Adapting SAM with Dynamic Similarity Graphs for Few-Shot Parameter-Efficient Small Dense Object Detection: A Case Study of Chickpea Pods in Field Conditions
Xintong Jiang, Yixue Liu, Mohamed Debbagh, Yu Tian, Valerio Hoyos-Villegas, Viacheslav Adamchuk, Shangpeng Sun
TL;DR
This work tackles the challenge of few-shot, pixel-level segmentation of small dense agricultural organs under complex field conditions. It introduces Dynamic Similarity-based Graph Adaptation (DSGA) combined with Low-Rank Adaptation (LoRA) to adapt Segment Anything Model (SAM) for both foreground and instance segmentation with minimal data. DSGA builds a dynamic adjacency graph with learnable rank-weighted neighbors and adaptive local pooling to capture global and local dependencies, while LoRA tunes only the query and value projections, yielding a parameter-efficient framework (roughly 4.6% of SAM) that is fired in a two-stage process with adaptive prompt generation and a composite loss.
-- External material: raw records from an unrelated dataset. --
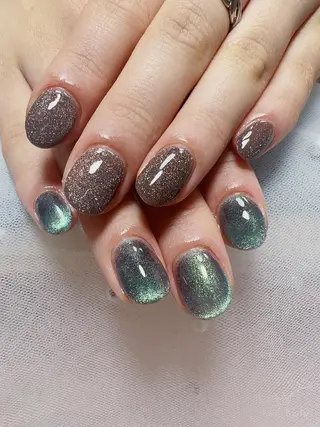 ショート カラー ネイル Nail NaNaのネイルデザイン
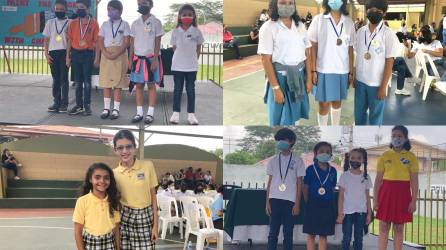 La Escuela Bilingüe Villas del Campo fue el punto de encuentro de los niños y jóvenes de distintas escuelas de la capital industrial que participaron en el evento anual.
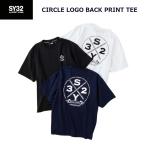 SY32 Tシャツ サークル ロゴ プリント ティー 15048 C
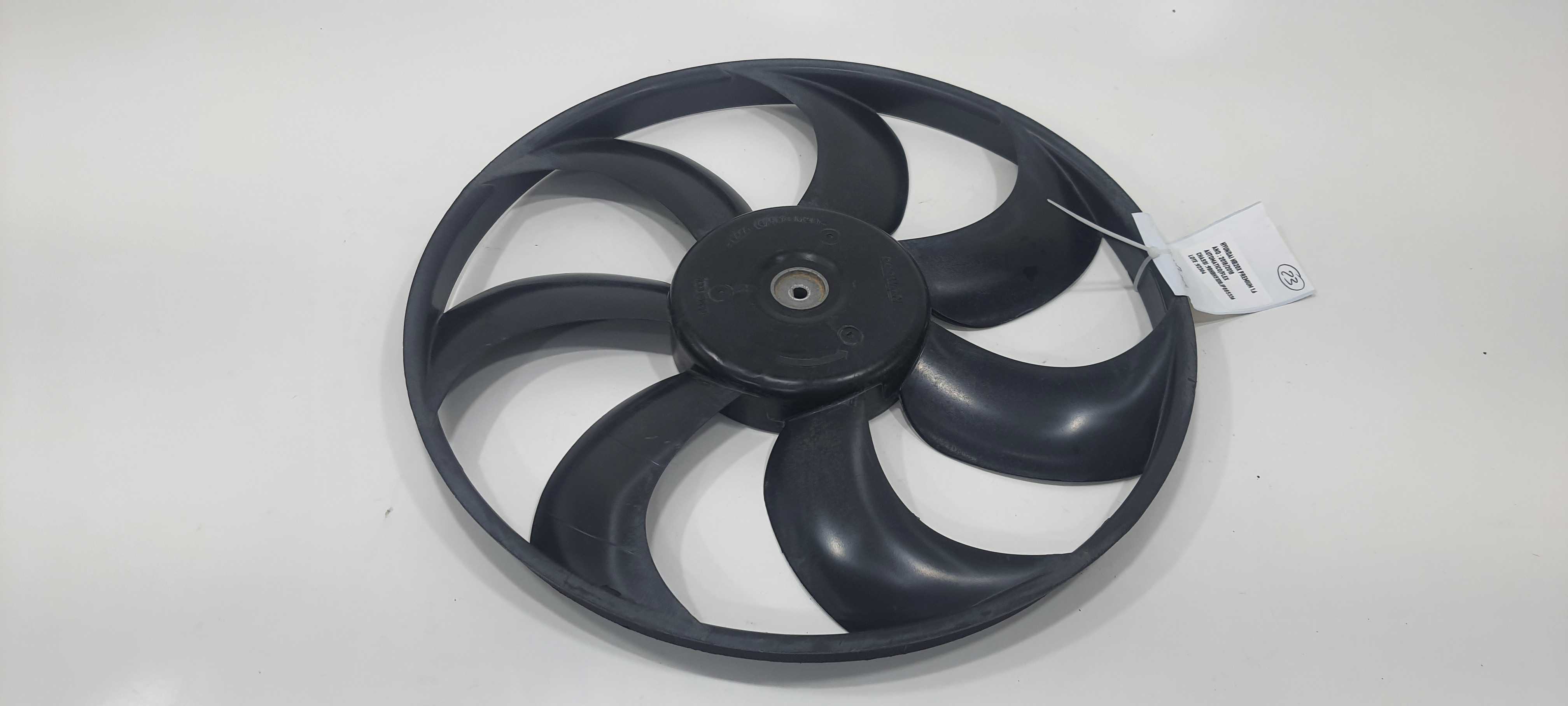 Hélice Ventoinha Motor Hyundai Hb20x 1.6 2018 390ccw 2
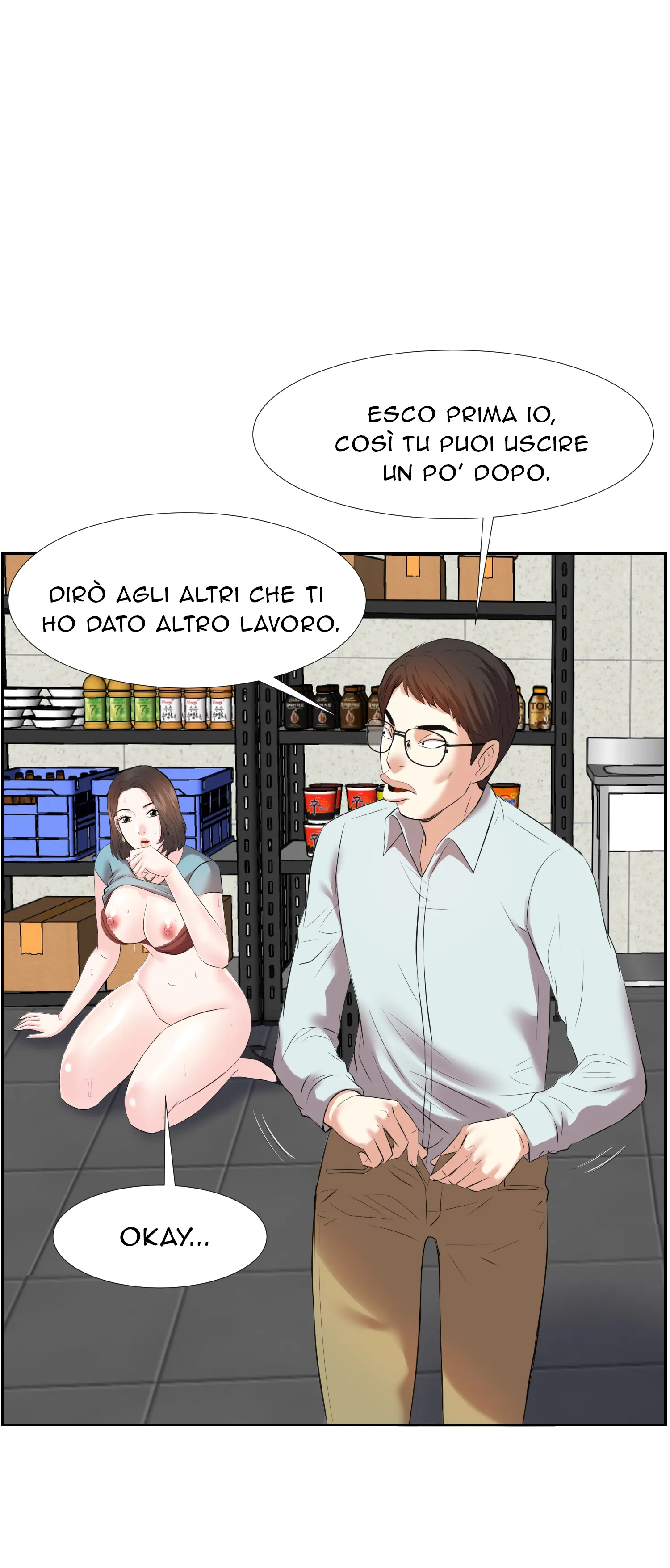 L'Amante Ricco - Episode 1 - read scene 23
Empirical results on a chickpea pod dataset show superior performance on both foreground and instance segmentation across 2–10 shots, along with interpretable visualizations (Grad-CAM, t-SNE) and strong field-counting accuracy (adjusted R^2 ≈ 0.899), highlighting practical applicability for automated agricultural monitoring and phenotyping; limitations include resolution constraints and occlusion, with future directions toward multispectral data and cross-crop generalization.
Abstract
Parameter-Efficient Fine-Tuning (PEFT) of foundation models for agricultural computer vision tasks remains challenging due to limited training data and complex field conditions. This study introduces a Dynamic Similarity-based Graph Adaptation (DSGA) module to adapt the Segment Anything Model (SAM) under extreme data constraints for precise foreground and instance segmentation of small dense objects in complex agricultural environments. Through dynamic similarity graph construction with a learnable polynomial decay-initialized weight ranking mechanism and adaptive local feature aggregation, DSGA establishes robust spatial and dynamic similarity representation with only 4.00M trainable parameters, which is 4.26% of the original SAM. Integrating this graph-based feature adaptation with Low-Rank Adaptation (LoRA) creates a complementary optimization framework that effectively captures both local and global dependencies in image embeddings while preserving model stability and parameter efficiency. Experimental results on a challenging chickpea pod dataset demonstrated that DSGA with LoRA achieved superior performance across multiple metrics evaluated under 2, 4, 8 and 10 shots, with progressive performance gains as shot count increased. Quantitative metrics showed a 17.31% improvement in Structure-measure and a 62.36% gain in adaptive F-measure compared to the baseline SAM fine-tuning. Comprehensive ablation studies and visualization analyses through Grad-CAM and t-SNE validated the framework's effectiveness in feature discrimination. The proposed adaptation demonstrated practical utility for automated agricultural monitoring applications, achieving accurate pod-counting with an adjusted R-squared of 0.8987 for images with 10 to 120 pods under challenging field conditions.